Oral Tradition Volume 21, Number 2October 2006


Editor's Column

The present issue of Oral Tradition represents the end of one era and the beginning of another. Volume 21, number 2 marks the final appearance of OT in printed format; as of volume 22, number 1, the journal will be available only as eOT, an online, open-access, and free-of-charge periodical.

We are excited about the early reaction to migration from paper to electronic format––within two weeks of launching in mid-September, 2006, the eOT site http://journal.oraltradition.org experienced more than 4000 non-identical hits and twice that many page-views.

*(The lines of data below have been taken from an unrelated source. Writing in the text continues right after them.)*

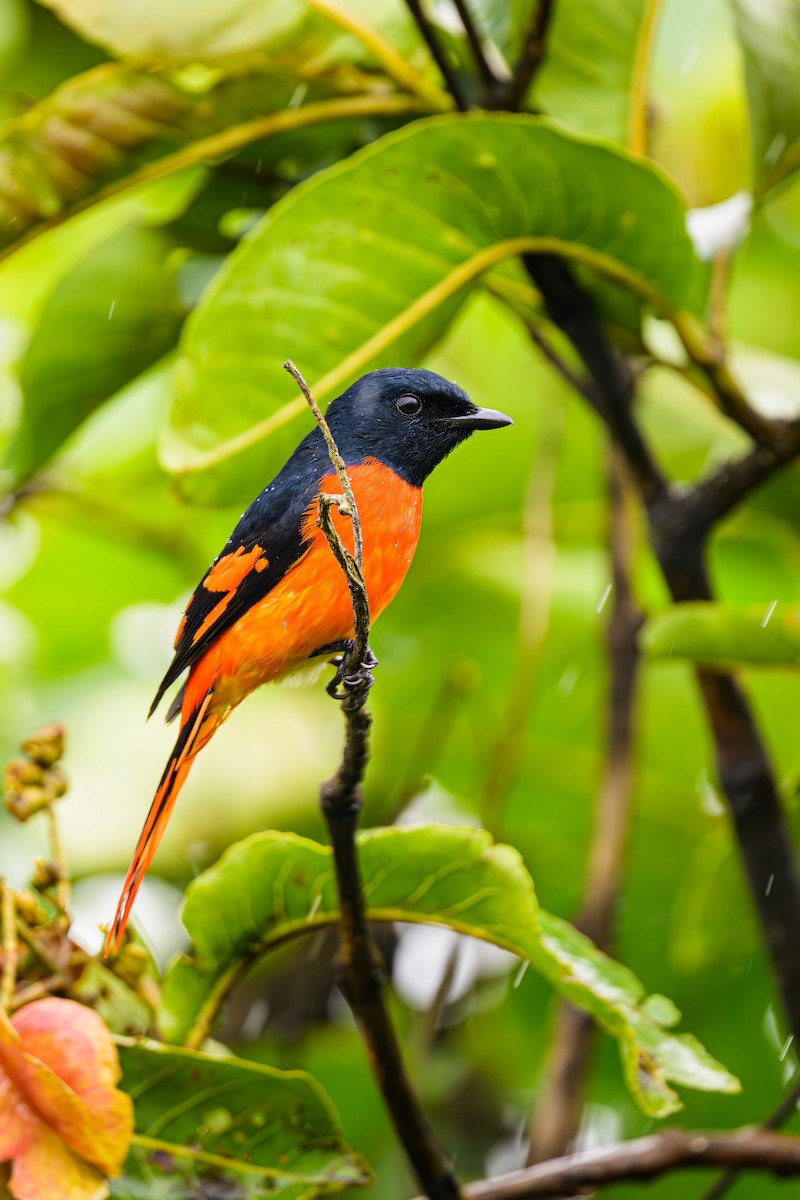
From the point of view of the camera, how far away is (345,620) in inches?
43.5

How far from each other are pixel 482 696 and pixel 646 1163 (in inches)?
58.2

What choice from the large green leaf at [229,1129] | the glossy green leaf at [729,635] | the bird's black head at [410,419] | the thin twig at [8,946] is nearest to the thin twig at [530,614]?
the glossy green leaf at [729,635]

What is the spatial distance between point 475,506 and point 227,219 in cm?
93

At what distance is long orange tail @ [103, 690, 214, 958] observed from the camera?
99 centimetres

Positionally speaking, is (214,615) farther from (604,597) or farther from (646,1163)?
(604,597)

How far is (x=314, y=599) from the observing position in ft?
3.70

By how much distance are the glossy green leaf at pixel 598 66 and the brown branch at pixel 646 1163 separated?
4.65 feet

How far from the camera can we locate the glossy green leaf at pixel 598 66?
200 centimetres

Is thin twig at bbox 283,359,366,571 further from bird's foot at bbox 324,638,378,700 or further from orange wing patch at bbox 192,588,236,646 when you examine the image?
orange wing patch at bbox 192,588,236,646

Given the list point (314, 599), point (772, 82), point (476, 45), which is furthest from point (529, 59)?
point (314, 599)

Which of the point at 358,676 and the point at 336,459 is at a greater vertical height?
the point at 336,459

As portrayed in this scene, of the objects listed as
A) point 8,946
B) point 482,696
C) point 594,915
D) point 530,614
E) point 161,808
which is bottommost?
point 482,696

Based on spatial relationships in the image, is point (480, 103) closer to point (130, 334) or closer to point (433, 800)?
point (130, 334)

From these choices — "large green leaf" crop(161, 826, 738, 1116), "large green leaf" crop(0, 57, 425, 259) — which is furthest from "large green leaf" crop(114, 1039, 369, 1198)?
"large green leaf" crop(0, 57, 425, 259)
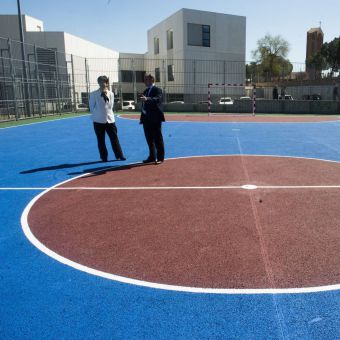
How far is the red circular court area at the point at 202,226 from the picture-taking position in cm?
349

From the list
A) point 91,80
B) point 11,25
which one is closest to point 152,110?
point 91,80

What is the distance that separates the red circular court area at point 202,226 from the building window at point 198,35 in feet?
118

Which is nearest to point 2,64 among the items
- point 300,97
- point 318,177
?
point 318,177

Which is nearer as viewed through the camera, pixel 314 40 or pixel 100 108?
pixel 100 108

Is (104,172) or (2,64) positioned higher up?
(2,64)

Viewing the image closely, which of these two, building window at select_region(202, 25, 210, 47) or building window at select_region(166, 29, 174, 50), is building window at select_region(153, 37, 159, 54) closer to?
building window at select_region(166, 29, 174, 50)

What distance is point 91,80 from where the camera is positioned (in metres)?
33.9

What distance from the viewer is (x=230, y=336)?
2562 mm

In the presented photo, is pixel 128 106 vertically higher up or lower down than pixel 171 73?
lower down

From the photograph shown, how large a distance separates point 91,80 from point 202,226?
3158 centimetres

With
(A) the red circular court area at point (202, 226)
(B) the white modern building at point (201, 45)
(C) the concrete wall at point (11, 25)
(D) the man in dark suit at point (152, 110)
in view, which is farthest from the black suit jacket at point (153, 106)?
(C) the concrete wall at point (11, 25)

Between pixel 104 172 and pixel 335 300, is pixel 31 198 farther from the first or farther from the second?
pixel 335 300

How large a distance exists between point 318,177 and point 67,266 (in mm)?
5253

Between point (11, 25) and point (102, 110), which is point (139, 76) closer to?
point (11, 25)
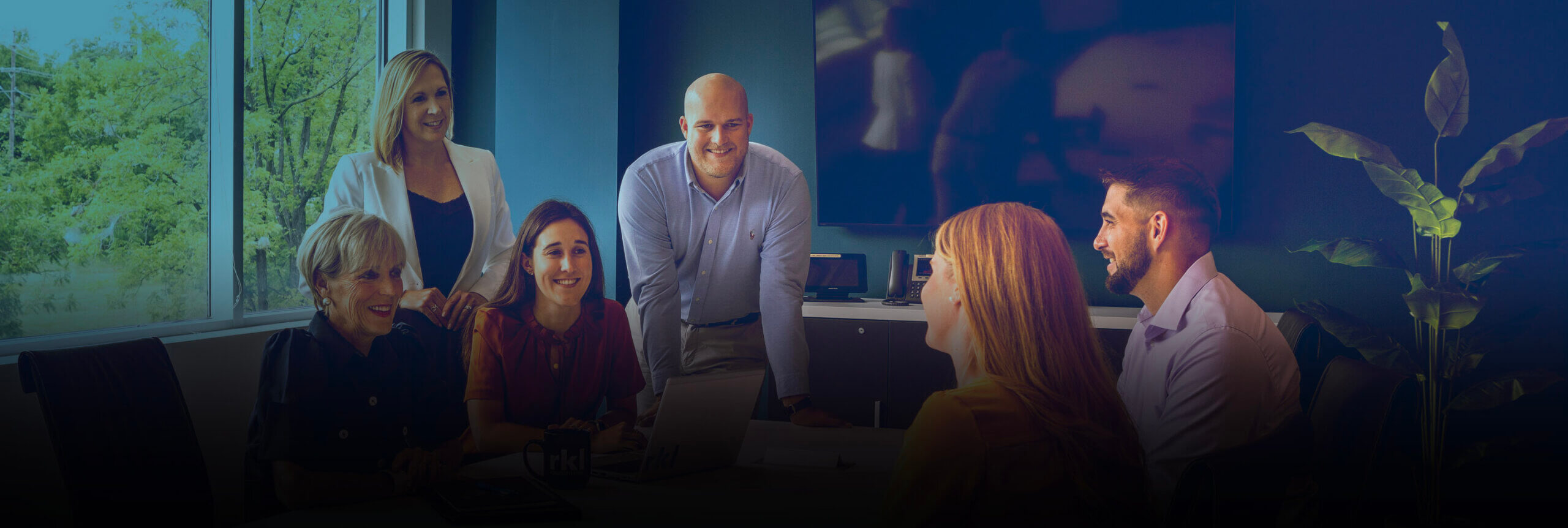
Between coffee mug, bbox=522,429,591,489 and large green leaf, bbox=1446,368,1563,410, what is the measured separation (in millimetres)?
2959

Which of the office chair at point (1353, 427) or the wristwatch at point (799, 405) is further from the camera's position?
the wristwatch at point (799, 405)

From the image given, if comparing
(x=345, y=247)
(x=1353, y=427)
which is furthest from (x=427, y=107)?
(x=1353, y=427)

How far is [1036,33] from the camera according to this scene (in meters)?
3.83

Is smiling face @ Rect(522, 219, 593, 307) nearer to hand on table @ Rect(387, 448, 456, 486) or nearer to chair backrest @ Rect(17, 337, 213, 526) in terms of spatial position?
hand on table @ Rect(387, 448, 456, 486)

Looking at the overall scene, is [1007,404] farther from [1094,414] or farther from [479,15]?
[479,15]

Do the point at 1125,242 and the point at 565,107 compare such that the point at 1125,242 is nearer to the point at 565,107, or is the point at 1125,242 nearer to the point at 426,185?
the point at 426,185

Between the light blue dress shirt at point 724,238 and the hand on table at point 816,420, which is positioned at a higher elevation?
→ the light blue dress shirt at point 724,238

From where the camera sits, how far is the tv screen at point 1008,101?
12.0ft

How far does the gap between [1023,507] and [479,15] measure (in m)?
3.65

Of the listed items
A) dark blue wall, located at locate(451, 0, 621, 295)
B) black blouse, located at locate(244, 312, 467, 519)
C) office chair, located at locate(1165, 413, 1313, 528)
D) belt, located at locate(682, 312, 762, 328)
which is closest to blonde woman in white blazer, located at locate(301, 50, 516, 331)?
black blouse, located at locate(244, 312, 467, 519)

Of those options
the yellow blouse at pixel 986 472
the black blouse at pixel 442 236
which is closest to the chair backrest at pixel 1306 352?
the yellow blouse at pixel 986 472

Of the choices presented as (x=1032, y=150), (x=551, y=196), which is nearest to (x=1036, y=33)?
(x=1032, y=150)

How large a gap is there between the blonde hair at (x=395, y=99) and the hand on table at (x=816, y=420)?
133cm

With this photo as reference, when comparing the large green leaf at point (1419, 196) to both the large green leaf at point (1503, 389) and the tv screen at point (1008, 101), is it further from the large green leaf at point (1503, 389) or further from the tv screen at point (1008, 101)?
the tv screen at point (1008, 101)
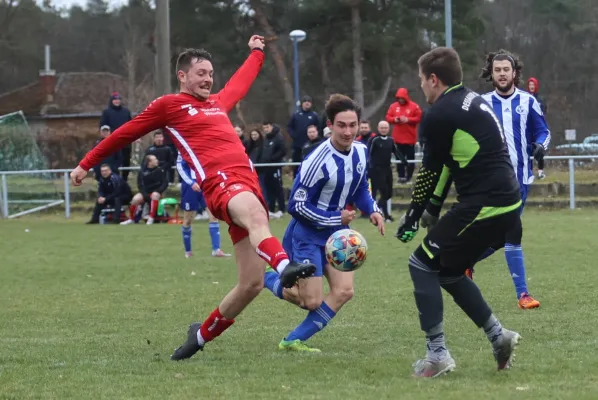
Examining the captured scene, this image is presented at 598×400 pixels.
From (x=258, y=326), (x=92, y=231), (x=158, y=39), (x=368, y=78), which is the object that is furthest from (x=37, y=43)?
(x=258, y=326)

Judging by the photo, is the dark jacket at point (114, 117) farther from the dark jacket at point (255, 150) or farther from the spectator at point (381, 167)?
the spectator at point (381, 167)

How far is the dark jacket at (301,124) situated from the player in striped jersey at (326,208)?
14254mm

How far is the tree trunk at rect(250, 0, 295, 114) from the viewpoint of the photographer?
128ft

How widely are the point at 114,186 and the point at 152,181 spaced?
94 cm

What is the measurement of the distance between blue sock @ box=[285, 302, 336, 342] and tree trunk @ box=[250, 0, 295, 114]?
32264 mm

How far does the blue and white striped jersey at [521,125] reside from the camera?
8984 mm

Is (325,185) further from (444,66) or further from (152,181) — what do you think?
(152,181)

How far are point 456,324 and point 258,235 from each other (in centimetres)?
233

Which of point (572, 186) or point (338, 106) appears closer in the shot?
point (338, 106)

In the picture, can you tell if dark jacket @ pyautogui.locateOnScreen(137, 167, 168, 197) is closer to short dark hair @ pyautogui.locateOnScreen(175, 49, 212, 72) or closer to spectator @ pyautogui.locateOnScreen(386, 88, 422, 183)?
spectator @ pyautogui.locateOnScreen(386, 88, 422, 183)

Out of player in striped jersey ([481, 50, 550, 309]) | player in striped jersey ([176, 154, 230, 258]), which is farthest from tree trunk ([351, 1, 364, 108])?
player in striped jersey ([481, 50, 550, 309])

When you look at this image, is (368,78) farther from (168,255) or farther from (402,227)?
(402,227)

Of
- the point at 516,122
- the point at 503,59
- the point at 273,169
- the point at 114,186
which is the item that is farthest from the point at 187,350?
the point at 114,186

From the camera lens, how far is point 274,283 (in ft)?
23.9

Perhaps more importantly, our tracking software indicates major readerships in Asia, Africa, and South America as well as Europe and North America. Likewise, we have begun to receive submissions from scholars and researchers in heretofore under-represented areas, and we heartily encourage more voices to join the discussion. Enlarging our readership and authorship to areas usually difficult to reach through text-based Western distribution networks was and remains the primary reason for our conversion of OT to an online, open-access, and free-of-charge medium.

The current miscellany follows our customary pattern of offering perspectives from diverse oral traditions, in the hope that comparative observations and examples may prove broadly useful to our (ever more) diverse readership. Helen Yitah opens the colloquium with a fascinating exposition of African proverbs in social context, illustrating the power of this fundamental oral genre to contest entrenched attitudes and beliefs. Françoise Ugochukwu then provides a comparative view of color symbolism associated with the devil in French and Nigerian folktales. On another note, Michael Drout describes a new model for oral traditional studies based on the biological theory of “memes,” understood as the “simplest units of cultural replication.”

Two additional essays round out this issue by tackling some persistently difficult problems. In consonance with much recent research, Anthony Webster helpfully complicates our understanding of “orality” and “literacy,” with special reference to Native American traditions. Finally, Ademola Dasylva explains the impact of globalization and, in particular the spread of Western-centric educational models, on indigenous culture and learning in Nigeria.

On the near horizon, OT will devote 2007 to two special issues on strikingly different topics. The first will focus on the American folk singer Bob Dylan and his relationship to oral tradition, deriving from a conference at the Université Caen and guest-edited by Catharine Mason and Richard Thomas. The second issue will present an in-depth view of Basque oral traditions. Guest-edited by Joxerra Garzia, Jon Sarasua, and Andoni Egaña, it contains both analytical scholarship and interviews with practicing oral poets (bertsolari). We are confident that these two collections will prove interesting and valuable across the wide and multidisciplinary field of studies in oral tradition.

As always, but now with a broader purpose, we urge you to send us your work on oral tradition for publication in online OT. Our reviewing policy will remain the same as in the past: one specialist and one generalist will read the submission before an editorial decision is reached. But now we can offer an enormously larger and more diverse audience for your ideas, an audience that paper publication media simply can’t reach. We will continue to publish online eCompanions (audio, video, and other support for text) as needed, as embedded links in articles that can be downloaded free of charge by anyone with a web connection and a browser. Please join us as the second generation of Oral Tradition begins in the virtual community.